落花生。
ピーナッツまたはナンキンマメと呼ばれる。一年草である。
「へー。花の根本が伸びて地面で実になるから落花生っていうんだ」
俺は兄のプチ知識を聞きながら、ビーナッツのからを割って、中の実を食べていた。カリカリとした歯ごたえを楽しみながら、ビールを飲む。
この時間のために、バイトを頑張っていると言ってもいい。
一ヶ月に一度、兄はこうして俺をねぎらっているのか、ビールとおつまみを用意して、ともに飲む時間を作ってくれる。
今日のつまみは俺の大好きなピーナッツである。なお、俺以上に兄のほうがピーナッツを好きだ。しかも、殻付きの。
俺はからをその都度むいて食べるのが好きだが、兄はあらかじめすべての殻をむいてから、まとめて食べるのが好きだ。
兄が全て自分の分をむき終わって、これからつまもうとしたときだった。
「あっ」
缶ビールを取ろうとした俺の手が、兄のピーナッツの皿に当たって、ダイニングテーブルの下にピーナッツが落下した。
全てのピーナッツが床に散らばる。
俺たちの間に沈黙が訪れる。
兄の眉間に深いシワが寄せられる。
コンビニに兄の分のピーナッツを買いに走ってすむなら、俺は今すぐスウェットで走っていけば済むことだ。

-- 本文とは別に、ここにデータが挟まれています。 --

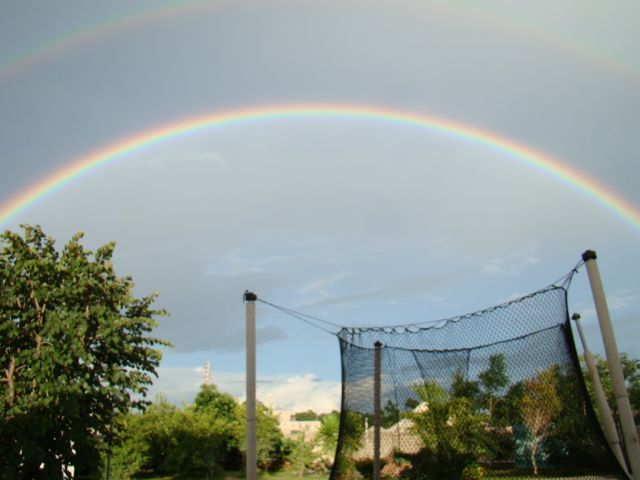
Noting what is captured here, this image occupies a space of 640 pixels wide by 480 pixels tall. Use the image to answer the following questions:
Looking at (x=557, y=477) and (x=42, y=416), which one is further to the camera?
(x=42, y=416)

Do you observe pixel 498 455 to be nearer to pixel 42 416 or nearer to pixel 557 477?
pixel 557 477

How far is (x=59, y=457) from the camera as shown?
11.7 meters

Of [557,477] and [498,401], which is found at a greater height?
[498,401]

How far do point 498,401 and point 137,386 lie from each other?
875 centimetres

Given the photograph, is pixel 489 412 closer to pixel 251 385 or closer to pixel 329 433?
pixel 251 385

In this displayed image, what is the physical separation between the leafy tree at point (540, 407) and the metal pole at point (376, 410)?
1942 mm

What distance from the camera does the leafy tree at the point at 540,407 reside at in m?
6.83

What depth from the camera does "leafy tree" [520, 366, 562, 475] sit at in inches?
269

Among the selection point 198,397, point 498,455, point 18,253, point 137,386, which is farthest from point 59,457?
point 198,397

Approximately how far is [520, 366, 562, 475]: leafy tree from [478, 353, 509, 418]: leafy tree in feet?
0.99

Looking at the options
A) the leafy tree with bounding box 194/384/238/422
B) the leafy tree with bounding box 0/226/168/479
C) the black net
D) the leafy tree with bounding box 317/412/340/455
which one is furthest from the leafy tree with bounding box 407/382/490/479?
the leafy tree with bounding box 194/384/238/422

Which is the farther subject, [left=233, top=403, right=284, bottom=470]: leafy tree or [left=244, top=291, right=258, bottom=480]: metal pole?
[left=233, top=403, right=284, bottom=470]: leafy tree

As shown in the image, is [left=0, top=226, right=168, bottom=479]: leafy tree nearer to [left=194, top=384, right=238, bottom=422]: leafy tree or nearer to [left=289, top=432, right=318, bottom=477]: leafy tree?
[left=289, top=432, right=318, bottom=477]: leafy tree

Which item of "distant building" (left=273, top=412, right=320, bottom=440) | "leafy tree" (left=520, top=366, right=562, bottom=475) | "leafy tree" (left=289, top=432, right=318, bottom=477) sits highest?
"distant building" (left=273, top=412, right=320, bottom=440)
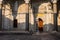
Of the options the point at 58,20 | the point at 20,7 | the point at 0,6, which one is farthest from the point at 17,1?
the point at 58,20

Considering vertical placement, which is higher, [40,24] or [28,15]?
[28,15]

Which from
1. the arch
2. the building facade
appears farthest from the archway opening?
the building facade

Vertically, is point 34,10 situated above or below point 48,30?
above

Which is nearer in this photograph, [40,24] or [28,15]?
[28,15]

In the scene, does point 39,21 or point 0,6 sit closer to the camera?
Answer: point 0,6

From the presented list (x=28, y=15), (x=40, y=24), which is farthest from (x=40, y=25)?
(x=28, y=15)

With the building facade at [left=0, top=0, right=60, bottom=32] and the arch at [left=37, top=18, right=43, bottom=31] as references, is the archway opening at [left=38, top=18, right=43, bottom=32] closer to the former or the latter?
the arch at [left=37, top=18, right=43, bottom=31]

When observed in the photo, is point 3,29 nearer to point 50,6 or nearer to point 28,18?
point 28,18

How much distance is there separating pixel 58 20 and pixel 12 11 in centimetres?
594

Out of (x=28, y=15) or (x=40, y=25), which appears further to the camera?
(x=40, y=25)

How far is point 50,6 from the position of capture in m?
24.3

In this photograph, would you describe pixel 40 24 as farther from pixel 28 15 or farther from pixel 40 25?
pixel 28 15

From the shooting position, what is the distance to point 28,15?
79.8 ft

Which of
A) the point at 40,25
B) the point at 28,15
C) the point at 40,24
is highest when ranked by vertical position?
the point at 28,15
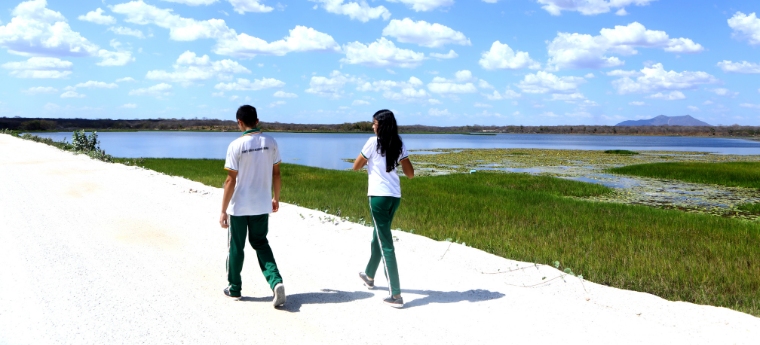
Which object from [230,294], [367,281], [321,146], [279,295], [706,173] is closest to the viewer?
[279,295]

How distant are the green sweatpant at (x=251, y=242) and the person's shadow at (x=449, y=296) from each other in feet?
4.56

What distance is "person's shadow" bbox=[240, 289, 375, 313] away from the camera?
5.84m

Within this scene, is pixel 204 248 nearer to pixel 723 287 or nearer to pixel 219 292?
pixel 219 292

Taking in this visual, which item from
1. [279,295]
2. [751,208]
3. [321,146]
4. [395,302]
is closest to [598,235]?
[395,302]

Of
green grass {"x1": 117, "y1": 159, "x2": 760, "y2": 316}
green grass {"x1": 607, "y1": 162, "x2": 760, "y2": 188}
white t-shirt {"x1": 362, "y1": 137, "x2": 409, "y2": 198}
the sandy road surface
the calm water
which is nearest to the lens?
the sandy road surface

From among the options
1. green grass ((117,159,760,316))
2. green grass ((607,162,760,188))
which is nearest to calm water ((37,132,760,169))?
green grass ((607,162,760,188))

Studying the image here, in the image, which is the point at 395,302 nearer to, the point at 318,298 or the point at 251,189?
the point at 318,298

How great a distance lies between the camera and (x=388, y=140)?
5.58 meters

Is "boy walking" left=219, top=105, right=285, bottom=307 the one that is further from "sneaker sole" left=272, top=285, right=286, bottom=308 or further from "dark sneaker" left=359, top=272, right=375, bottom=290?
"dark sneaker" left=359, top=272, right=375, bottom=290

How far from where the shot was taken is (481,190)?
63.4ft

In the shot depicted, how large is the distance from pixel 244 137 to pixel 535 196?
14.0m

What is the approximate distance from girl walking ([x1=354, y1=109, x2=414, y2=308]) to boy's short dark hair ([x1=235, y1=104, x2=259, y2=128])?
108 cm

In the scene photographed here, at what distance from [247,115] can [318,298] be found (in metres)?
2.04

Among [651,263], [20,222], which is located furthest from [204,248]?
[651,263]
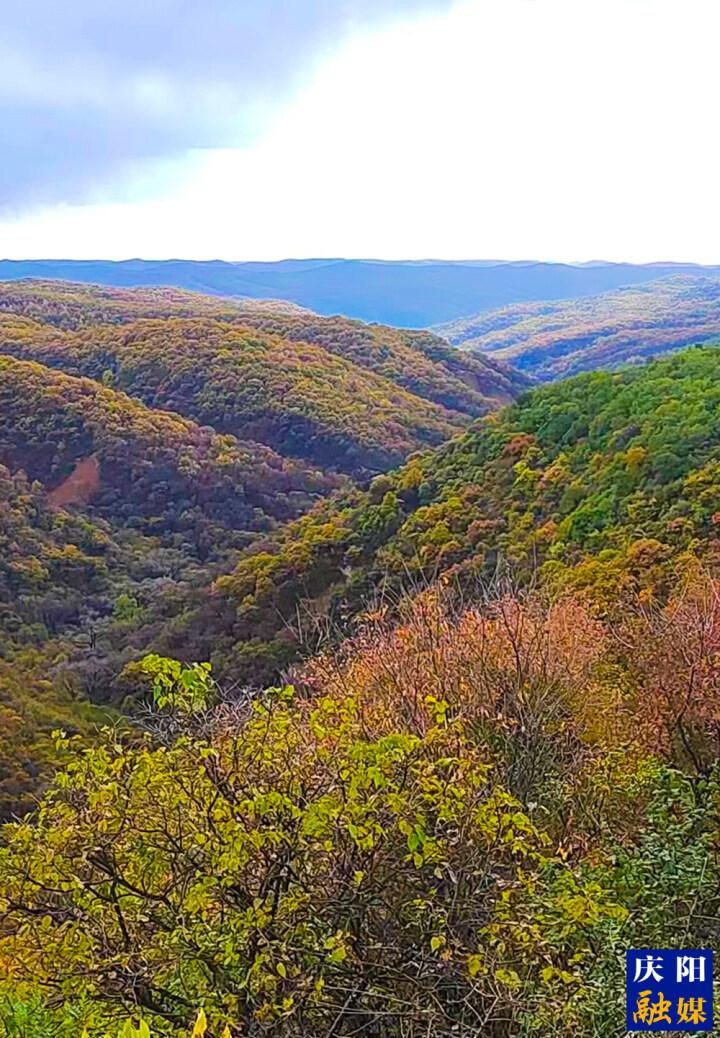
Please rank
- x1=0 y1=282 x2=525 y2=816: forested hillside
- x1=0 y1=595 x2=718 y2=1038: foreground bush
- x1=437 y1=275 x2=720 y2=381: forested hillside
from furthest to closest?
x1=437 y1=275 x2=720 y2=381: forested hillside < x1=0 y1=282 x2=525 y2=816: forested hillside < x1=0 y1=595 x2=718 y2=1038: foreground bush

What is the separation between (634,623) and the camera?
9852 mm

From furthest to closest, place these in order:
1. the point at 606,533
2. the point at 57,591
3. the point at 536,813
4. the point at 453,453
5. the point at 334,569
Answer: the point at 57,591 < the point at 453,453 < the point at 334,569 < the point at 606,533 < the point at 536,813

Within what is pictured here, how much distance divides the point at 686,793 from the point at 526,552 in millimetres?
14798

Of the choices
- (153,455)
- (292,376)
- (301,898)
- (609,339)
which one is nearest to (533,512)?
(301,898)

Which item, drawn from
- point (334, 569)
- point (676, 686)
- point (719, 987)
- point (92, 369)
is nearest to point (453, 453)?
point (334, 569)

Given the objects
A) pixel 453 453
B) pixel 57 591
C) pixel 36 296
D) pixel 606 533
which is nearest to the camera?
pixel 606 533

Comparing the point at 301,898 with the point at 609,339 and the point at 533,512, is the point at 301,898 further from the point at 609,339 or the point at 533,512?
the point at 609,339

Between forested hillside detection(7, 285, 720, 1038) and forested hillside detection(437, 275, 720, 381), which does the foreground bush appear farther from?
forested hillside detection(437, 275, 720, 381)

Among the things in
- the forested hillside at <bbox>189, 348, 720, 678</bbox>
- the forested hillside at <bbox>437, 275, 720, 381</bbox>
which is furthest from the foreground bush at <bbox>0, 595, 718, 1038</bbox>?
the forested hillside at <bbox>437, 275, 720, 381</bbox>

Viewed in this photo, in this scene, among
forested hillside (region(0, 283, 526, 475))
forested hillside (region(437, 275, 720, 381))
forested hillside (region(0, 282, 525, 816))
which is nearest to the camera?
forested hillside (region(0, 282, 525, 816))

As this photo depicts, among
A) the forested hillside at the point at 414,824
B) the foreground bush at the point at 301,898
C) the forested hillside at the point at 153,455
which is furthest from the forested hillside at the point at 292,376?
the foreground bush at the point at 301,898

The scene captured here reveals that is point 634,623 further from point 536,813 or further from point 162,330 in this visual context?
point 162,330

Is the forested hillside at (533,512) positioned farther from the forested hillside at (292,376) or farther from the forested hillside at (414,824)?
the forested hillside at (292,376)

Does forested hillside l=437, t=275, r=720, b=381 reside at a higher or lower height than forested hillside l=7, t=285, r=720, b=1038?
higher
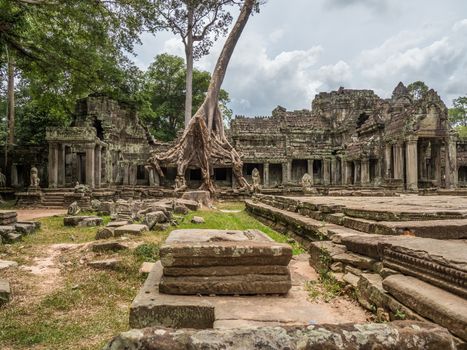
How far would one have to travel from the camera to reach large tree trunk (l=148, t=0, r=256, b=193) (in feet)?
63.7

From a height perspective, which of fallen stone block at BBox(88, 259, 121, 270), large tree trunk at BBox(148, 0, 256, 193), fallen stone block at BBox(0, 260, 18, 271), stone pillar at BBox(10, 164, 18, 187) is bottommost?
fallen stone block at BBox(0, 260, 18, 271)

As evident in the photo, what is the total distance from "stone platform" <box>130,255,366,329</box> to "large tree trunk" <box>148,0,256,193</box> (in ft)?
51.3

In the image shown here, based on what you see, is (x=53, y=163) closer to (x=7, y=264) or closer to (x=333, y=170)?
(x=7, y=264)

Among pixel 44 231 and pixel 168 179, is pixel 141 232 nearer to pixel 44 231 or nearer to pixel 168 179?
pixel 44 231

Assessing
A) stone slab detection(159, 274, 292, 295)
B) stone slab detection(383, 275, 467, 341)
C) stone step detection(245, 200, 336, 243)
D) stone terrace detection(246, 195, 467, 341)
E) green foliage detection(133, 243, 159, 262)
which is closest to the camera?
stone slab detection(383, 275, 467, 341)

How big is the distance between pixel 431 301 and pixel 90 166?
23314mm

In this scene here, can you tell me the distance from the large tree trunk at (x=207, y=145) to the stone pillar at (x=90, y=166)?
4.92 meters

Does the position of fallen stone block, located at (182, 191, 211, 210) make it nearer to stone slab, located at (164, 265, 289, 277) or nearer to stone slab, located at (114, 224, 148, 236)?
stone slab, located at (114, 224, 148, 236)

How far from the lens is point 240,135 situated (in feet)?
107

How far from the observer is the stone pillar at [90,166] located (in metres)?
22.9

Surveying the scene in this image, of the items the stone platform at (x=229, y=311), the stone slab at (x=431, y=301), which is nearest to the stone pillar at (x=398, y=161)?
the stone platform at (x=229, y=311)

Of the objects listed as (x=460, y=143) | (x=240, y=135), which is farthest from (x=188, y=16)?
(x=460, y=143)

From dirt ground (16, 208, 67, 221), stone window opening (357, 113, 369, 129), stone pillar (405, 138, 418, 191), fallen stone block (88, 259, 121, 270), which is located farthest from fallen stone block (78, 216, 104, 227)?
stone window opening (357, 113, 369, 129)

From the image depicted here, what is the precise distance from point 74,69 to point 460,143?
31.6 metres
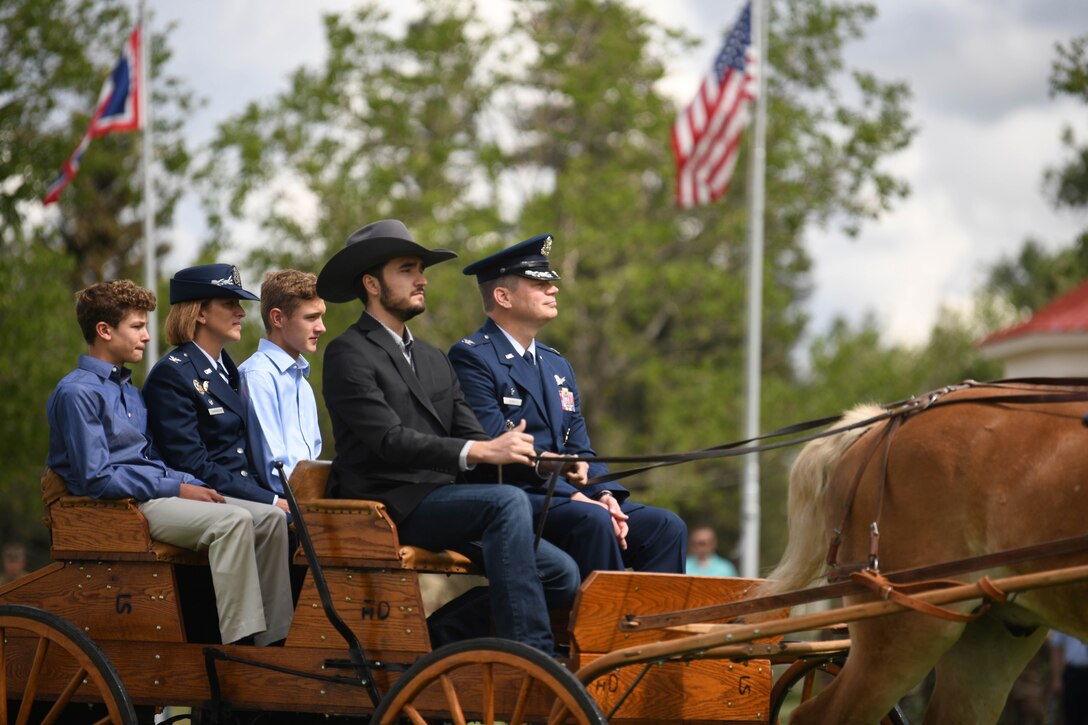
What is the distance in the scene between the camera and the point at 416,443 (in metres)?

しかしだ……兄は殻付きピーナッツをむくことに意義を見出しているところがあるのだ。
俺はまだむいてない殻付きピーナッツを兄にあげると、つまみ無しでビールを飲んだ。さみしかった。
流石に気の毒に思ってくれたのか、兄が一つ分けてくれた。
一個だけ。
お題:落下
ピーナッツの実のなり方を間違えて書いてたので修正しました。